Given problem A: Rewrite the survival modeling notebook from "# ## The model" to "as the outcome.", changing "time period" to "time interval".
Given problem B: According to the survival modeling notebook, what does the abbreviation PEM stand for?

— Start of Excerpted text —

#!/usr/bin/env python
# coding: utf-8

# In[1]:


get_ipython().run_line_magic('load_ext', 'autoreload')
get_ipython().run_line_magic('autoreload', '2')
get_ipython().run_line_magic('matplotlib', 'inline')
import random
random.seed(1100038344)
import survivalstan
import numpy as np
import pandas as pd
from stancache import stancache
from matplotlib import pyplot as plt


# ## The model
# 
# This style of modeling is often called the "piecewise exponential model", or PEM. It is the simplest case where we estimate the *hazard* of an event occurring in a time period as the outcome, rather than estimating the *survival* (ie, time to event) as the outcome.

— End of Excerpted text —
— Start of Stored rows —

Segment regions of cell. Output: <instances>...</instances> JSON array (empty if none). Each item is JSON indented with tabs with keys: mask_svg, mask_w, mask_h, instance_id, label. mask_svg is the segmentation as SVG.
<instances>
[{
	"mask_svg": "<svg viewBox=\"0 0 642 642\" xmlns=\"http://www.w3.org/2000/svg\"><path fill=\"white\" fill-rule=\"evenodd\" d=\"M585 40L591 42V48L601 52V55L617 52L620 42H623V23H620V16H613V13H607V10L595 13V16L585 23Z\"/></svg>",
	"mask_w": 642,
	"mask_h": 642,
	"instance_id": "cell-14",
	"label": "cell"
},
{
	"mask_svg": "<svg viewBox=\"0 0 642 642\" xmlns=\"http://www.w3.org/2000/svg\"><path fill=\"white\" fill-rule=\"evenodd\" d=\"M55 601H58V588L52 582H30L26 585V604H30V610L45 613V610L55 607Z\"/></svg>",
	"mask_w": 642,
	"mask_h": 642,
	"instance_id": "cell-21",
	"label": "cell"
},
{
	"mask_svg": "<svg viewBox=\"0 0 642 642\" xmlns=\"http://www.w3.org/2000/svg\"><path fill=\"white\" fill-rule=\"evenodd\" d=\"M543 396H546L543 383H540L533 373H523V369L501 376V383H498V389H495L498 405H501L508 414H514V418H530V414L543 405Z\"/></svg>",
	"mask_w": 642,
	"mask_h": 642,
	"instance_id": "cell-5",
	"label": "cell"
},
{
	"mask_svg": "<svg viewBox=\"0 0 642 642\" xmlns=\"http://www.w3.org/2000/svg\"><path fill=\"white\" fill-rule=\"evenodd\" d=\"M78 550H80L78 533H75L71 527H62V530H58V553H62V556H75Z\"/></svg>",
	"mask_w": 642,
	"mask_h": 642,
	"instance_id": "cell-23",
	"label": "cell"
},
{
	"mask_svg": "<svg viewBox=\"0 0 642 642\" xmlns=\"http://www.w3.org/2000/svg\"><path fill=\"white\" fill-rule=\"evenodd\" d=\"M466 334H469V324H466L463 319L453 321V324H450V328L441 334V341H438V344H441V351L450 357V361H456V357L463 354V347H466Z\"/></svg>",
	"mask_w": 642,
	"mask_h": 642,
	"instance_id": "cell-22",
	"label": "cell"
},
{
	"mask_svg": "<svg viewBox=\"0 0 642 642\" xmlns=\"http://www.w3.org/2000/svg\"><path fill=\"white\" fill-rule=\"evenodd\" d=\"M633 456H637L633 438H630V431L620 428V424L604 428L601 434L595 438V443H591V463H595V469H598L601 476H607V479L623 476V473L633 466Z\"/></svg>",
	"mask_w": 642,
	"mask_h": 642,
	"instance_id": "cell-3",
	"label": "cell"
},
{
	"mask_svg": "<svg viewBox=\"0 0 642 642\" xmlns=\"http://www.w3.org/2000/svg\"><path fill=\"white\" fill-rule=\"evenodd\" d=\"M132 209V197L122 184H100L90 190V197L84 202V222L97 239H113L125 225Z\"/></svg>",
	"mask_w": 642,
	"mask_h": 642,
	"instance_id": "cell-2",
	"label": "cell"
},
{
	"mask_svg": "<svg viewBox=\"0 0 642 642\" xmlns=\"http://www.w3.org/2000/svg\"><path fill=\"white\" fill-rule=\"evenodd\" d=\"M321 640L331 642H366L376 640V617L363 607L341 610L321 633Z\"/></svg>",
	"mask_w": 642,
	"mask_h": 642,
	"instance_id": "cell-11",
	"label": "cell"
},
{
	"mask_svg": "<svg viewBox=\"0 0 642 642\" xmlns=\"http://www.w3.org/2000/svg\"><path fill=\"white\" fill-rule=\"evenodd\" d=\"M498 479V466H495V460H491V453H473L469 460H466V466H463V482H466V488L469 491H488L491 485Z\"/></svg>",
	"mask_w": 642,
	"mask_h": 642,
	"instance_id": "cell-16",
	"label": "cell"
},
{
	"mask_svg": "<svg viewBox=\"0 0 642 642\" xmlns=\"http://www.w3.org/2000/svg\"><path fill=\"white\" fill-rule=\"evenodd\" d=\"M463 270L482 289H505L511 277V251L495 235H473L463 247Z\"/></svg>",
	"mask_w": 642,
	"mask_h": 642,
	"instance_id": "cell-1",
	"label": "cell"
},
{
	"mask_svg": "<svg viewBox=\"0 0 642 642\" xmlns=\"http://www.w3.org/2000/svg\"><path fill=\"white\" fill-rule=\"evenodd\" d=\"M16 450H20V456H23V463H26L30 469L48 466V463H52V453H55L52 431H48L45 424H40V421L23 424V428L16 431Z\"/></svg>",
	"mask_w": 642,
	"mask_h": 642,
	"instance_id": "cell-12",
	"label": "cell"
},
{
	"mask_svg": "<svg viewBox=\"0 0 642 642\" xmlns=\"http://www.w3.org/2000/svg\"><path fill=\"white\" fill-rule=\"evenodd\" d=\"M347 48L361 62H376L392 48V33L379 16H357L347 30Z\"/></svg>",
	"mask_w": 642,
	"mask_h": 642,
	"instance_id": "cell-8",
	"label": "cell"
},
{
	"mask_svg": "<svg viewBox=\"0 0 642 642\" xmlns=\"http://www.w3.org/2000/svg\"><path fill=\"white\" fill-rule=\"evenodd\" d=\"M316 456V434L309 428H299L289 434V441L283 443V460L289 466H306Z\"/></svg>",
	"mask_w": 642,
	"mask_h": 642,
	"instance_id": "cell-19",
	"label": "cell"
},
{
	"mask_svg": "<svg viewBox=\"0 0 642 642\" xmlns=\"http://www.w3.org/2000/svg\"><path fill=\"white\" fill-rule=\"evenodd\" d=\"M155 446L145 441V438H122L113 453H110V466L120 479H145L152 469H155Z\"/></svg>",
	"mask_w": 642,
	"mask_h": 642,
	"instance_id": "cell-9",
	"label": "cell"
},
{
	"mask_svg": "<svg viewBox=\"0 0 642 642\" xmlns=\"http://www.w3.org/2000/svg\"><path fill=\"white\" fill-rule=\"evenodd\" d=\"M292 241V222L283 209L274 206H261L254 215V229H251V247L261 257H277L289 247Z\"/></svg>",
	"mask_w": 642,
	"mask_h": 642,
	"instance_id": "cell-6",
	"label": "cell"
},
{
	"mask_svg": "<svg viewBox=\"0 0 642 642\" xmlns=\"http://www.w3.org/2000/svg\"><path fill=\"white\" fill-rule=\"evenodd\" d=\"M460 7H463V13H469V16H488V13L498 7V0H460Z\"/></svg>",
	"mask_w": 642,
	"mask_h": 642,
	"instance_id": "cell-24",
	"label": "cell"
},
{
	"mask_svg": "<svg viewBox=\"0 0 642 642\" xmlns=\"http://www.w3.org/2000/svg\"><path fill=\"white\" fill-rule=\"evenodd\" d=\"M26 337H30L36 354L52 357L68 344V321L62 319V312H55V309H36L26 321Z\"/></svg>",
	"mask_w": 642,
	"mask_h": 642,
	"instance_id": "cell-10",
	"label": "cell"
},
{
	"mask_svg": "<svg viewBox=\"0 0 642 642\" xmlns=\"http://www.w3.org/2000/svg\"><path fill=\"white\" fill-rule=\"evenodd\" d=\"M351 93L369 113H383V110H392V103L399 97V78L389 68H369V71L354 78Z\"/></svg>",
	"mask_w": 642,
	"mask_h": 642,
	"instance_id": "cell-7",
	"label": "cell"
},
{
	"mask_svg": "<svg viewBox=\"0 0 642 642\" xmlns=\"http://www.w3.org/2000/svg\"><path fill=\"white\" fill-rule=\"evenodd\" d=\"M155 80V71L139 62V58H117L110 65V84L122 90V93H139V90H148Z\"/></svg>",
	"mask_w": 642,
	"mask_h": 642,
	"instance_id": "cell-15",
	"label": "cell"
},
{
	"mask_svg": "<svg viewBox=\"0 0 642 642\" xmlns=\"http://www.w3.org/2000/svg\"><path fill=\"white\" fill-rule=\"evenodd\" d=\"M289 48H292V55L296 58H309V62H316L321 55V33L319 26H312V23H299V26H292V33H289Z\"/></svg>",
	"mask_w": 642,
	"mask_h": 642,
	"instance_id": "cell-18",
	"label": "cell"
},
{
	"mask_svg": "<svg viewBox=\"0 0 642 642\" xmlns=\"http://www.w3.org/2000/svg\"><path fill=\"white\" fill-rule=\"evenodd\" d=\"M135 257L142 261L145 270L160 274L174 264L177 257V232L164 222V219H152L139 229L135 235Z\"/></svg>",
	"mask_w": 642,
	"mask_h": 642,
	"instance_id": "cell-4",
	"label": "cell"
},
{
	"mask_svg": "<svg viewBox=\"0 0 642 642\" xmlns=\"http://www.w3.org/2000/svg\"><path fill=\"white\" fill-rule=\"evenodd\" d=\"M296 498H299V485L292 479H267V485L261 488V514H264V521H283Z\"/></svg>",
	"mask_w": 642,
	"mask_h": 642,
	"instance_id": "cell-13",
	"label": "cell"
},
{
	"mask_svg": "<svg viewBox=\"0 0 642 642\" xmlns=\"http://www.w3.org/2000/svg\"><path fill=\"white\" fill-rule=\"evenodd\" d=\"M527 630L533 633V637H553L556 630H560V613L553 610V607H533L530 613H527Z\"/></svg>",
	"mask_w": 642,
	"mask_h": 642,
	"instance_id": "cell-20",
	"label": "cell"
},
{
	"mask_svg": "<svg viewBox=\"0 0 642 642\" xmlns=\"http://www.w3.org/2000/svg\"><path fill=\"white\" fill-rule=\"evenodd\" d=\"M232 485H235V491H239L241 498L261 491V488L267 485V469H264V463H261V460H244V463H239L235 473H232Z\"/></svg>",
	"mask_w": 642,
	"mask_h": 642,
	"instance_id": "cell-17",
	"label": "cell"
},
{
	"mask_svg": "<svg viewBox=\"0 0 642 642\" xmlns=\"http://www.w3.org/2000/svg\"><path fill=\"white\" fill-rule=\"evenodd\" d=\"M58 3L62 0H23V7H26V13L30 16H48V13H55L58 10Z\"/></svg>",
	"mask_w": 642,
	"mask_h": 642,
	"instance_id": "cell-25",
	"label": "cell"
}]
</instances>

— End of Stored rows —

Complete answer A:
# ## The model
# 
# This style of modeling is often called the "piecewise exponential model", or PEM. It is the simplest case where we estimate the *hazard* of an event occurring in a time interval as the outcome, rather than estimating the *survival* (ie, time to event) as the outcome.

Complete answer B: The piecewise exponential model.